Stored items from a collection:

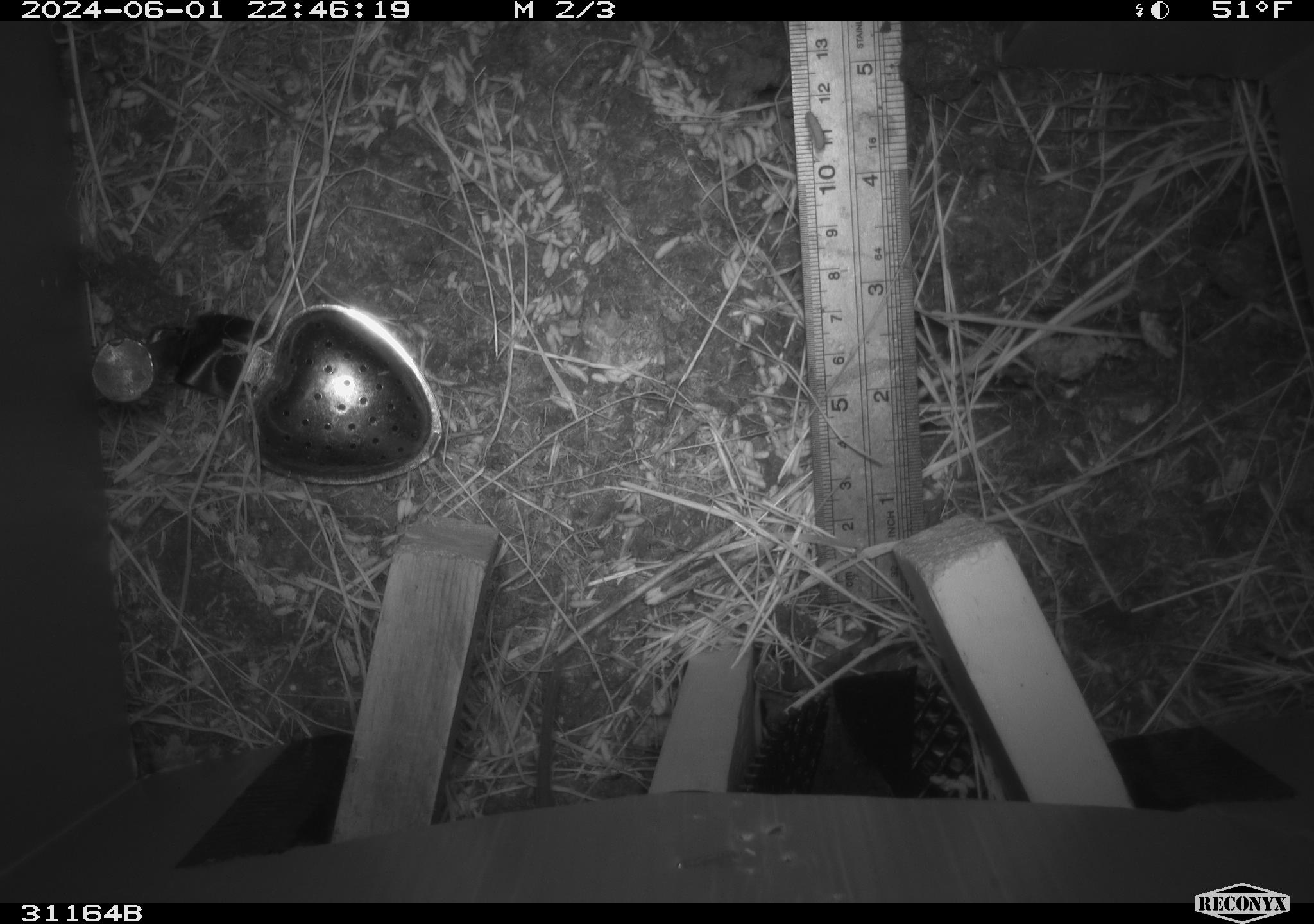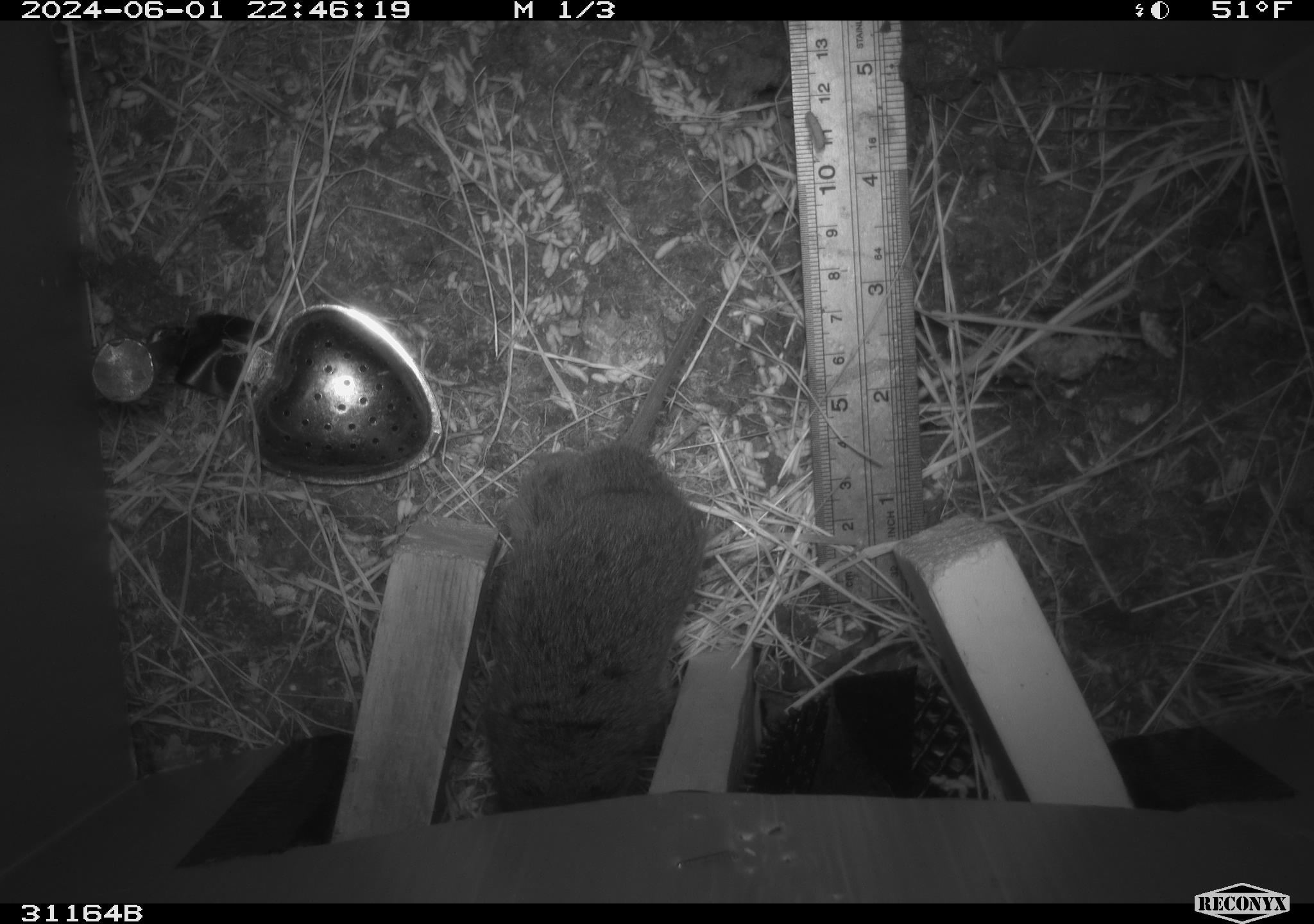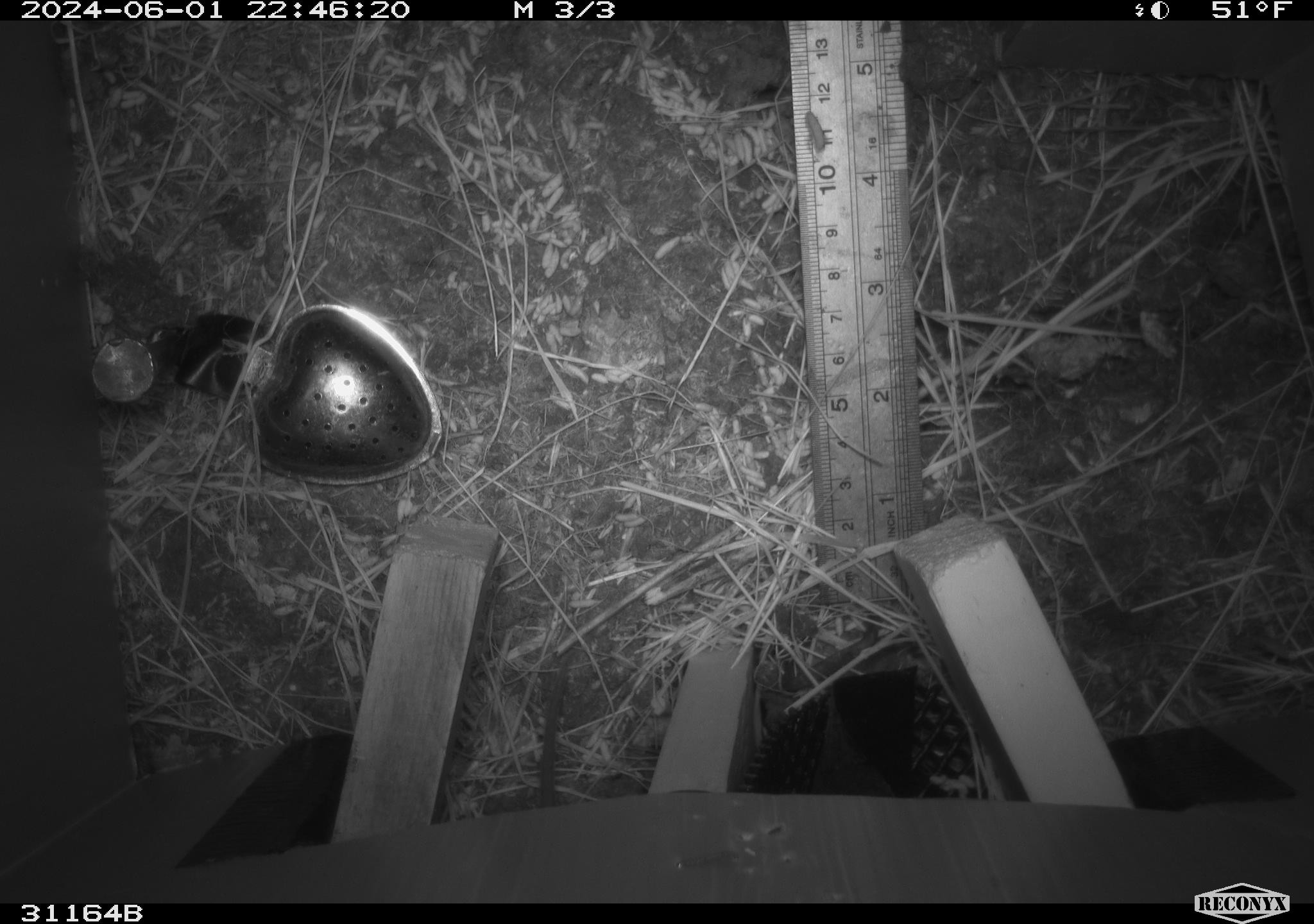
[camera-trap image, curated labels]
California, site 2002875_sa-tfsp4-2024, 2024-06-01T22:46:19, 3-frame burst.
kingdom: Animalia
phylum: Chordata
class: Mammalia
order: Rodentia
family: Cricetidae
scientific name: Arvicolinae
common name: voles, lemmings, and muskrats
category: arvicolinae subfamily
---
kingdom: Animalia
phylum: Chordata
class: Mammalia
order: Rodentia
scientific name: Rodentia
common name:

▶ **Your goal**: From the line containing "family: Cricetidae" down to the last line of the records, transcribe every line exactly and add nothing else.

▶ **Answer section**:
family: Cricetidae
scientific name: Arvicolinae
common name: voles, lemmings, and muskrats
category: arvicolinae subfamily
---
kingdom: Animalia
phylum: Chordata
class: Mammalia
order: Rodentia
scientific name: Rodentia
common name:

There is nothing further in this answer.